(Spatial questions about pictures)
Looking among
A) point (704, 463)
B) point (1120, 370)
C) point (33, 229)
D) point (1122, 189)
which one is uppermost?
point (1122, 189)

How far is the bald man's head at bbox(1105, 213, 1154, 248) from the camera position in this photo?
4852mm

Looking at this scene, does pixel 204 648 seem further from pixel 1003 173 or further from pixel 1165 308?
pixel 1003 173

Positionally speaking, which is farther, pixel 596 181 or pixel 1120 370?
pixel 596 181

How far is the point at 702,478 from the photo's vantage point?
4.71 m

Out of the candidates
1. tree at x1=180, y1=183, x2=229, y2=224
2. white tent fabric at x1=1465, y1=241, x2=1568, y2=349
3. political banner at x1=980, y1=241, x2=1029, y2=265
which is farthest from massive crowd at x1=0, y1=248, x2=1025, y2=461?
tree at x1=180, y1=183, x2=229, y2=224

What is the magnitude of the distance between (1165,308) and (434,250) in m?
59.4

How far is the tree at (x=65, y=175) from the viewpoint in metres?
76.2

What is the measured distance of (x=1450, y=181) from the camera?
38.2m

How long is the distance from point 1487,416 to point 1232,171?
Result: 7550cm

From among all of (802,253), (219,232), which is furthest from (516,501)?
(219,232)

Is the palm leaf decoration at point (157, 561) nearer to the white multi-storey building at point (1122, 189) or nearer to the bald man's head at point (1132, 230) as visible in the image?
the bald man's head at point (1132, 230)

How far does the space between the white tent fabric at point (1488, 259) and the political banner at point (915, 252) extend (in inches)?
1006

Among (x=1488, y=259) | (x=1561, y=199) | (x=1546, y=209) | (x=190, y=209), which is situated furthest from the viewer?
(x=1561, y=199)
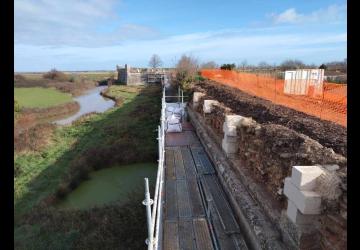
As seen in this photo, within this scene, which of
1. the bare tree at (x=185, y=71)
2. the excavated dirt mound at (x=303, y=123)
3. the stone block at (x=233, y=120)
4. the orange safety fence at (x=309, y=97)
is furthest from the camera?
the bare tree at (x=185, y=71)

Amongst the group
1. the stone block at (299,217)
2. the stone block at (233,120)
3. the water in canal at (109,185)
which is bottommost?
the water in canal at (109,185)

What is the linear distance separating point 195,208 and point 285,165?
2.15 m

[What to do]
Repeat every one of the rows above word for word, but leave out the pictures.

[Complete response]
Looking among
A) point (704, 463)
B) point (1120, 370)
C) point (33, 229)
D) point (1122, 189)
which one is uppermost?
point (1122, 189)

How far is the bald man's head at bbox(1105, 213, 1154, 248) from the camera position in this photo?
4852mm

Looking at this scene, does pixel 204 648 seem further from pixel 1003 173 or further from pixel 1165 308?
pixel 1003 173

Positionally speaking, which is farther, pixel 596 181 or pixel 1120 370?
pixel 596 181

How far is the point at 702,478 from the photo's vantage point?
4.71 m

Out of the candidates
1. tree at x1=180, y1=183, x2=229, y2=224
2. white tent fabric at x1=1465, y1=241, x2=1568, y2=349
3. political banner at x1=980, y1=241, x2=1029, y2=265
which is farthest from massive crowd at x1=0, y1=248, x2=1025, y2=461?
tree at x1=180, y1=183, x2=229, y2=224

What is the magnitude of the distance between (1165,308) and (434,250) in m?
59.4

How far is the tree at (x=65, y=175) from the viewpoint in metres?
76.2

What is the measured distance of (x=1450, y=181) from the camera?
38.2m

How long is the distance from point 1487,416 to point 1232,171?
Result: 7550cm

From among all of (802,253), (219,232), which is furthest from (516,501)?
(219,232)

Is the palm leaf decoration at point (157, 561) nearer to the white multi-storey building at point (1122, 189) or nearer to the bald man's head at point (1132, 230) as visible in the image?
the bald man's head at point (1132, 230)

How far does the space between the white tent fabric at point (1488, 259) and the political banner at point (915, 252) extend (in inches)?
1006

Among (x=1488, y=259) | (x=1561, y=199) | (x=1546, y=209) | (x=190, y=209), which is situated furthest from the viewer?
(x=1561, y=199)
As seen in this photo, within this scene, which of
1. the bare tree at (x=185, y=71)
2. the excavated dirt mound at (x=303, y=123)
3. the stone block at (x=233, y=120)
4. the orange safety fence at (x=309, y=97)
is furthest from the camera?
the bare tree at (x=185, y=71)

Amongst the group
1. the stone block at (299,217)
2. the stone block at (233,120)
3. the water in canal at (109,185)
which is bottommost?
the water in canal at (109,185)

What is the linear distance separating point 195,208 and point 285,165?
2.15 m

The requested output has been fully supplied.